- What is being asked: Your task is to copy the lines of the data below from the line holding "Wholesale 2017 Nuevo" through the line holding "Toyota Corolla 2010", inclusive, exactly and with nothing added.
::: Data section :::
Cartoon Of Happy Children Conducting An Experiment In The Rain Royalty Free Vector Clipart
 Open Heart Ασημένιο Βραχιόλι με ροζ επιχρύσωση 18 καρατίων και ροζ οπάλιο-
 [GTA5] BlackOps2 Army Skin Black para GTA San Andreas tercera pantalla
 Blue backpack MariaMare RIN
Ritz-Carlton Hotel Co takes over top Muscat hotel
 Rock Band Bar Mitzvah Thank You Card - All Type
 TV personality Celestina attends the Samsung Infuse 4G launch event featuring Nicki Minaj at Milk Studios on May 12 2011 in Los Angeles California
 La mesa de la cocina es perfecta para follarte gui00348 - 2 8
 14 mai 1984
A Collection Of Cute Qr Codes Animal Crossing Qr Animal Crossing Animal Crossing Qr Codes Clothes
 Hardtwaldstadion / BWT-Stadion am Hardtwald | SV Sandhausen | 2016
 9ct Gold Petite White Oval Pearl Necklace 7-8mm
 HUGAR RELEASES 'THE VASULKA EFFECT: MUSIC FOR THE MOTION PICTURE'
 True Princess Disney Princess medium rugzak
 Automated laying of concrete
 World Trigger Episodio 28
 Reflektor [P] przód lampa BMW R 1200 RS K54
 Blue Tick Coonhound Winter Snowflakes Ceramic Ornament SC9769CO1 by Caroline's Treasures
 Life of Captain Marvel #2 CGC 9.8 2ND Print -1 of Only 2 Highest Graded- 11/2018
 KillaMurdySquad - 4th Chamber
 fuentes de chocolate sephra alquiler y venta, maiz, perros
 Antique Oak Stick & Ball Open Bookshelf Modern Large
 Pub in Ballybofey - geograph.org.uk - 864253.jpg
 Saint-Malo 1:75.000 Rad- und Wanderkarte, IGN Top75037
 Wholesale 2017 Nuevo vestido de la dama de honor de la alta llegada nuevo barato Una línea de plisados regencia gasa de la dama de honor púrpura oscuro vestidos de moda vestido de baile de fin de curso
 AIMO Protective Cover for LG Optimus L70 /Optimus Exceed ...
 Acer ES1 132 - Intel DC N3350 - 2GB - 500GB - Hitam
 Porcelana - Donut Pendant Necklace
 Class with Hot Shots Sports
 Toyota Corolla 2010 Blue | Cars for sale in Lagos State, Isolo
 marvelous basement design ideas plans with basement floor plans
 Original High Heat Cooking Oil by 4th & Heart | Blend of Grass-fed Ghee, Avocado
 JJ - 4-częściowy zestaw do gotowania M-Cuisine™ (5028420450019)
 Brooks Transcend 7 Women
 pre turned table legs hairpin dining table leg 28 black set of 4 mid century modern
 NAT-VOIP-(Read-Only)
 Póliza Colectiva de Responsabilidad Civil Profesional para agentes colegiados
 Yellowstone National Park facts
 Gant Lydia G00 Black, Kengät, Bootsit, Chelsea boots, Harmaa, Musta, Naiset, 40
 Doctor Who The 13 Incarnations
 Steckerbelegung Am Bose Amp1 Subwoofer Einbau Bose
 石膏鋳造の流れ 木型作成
:::
- Answer to this exercise:
 Wholesale 2017 Nuevo vestido de la dama de honor de la alta llegada nuevo barato Una línea de plisados regencia gasa de la dama de honor púrpura oscuro vestidos de moda vestido de baile de fin de curso
 AIMO Protective Cover for LG Optimus L70 /Optimus Exceed ...
 Acer ES1 132 - Intel DC N3350 - 2GB - 500GB - Hitam
 Porcelana - Donut Pendant Necklace
 Class with Hot Shots Sports
 Toyota Corolla 2010 Blue | Cars for sale in Lagos State, Isolo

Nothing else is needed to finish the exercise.